Она обращалась ко мне только на «вы». Я не успел еще нахмуриться, как необъяснимо осмелевшая Фира вдруг сказала:
— Я думаю, что сейчас сажают не злодеев и не отравителей, а просто евреев. Потом им что-нибудь придумают. Но я слышу вокруг такие страшные разговоры, что не удивлюсь, если узнаю, будто евреи хотят убить Сталина…

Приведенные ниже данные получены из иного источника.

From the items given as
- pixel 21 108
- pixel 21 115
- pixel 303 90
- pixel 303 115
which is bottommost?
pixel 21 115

Сказала — и сама смертельно испугалась. И Римма побледнела. Они затравленно смотрели на меня, съежившись, бесплотные от охватившего их ужаса, — уж не знаю, чего они ожидали: что я их арестую, или застрелю на месте, или среди ночи помчусь на службу и казню их папаньку, давно умершего от сердечной недостаточности. Но слово было сказано. И я совсем не рассердился. Я только лицом затвердел, и грозно свёл брови, и губы поджал, чтобы они не заметили, как радостно прыгнуло у меня сердце, как ярость вдохновения затопила меня, как тайно возликовал я, поскольку эта старая еврейская дура случайно подсказала мне последнюю буковку в кроссворде. Вот это, наверное, и есть апокалипсис. Откровение. Все думают, что апокалипсис — это катострофа. Апокалипсис — значит откровение.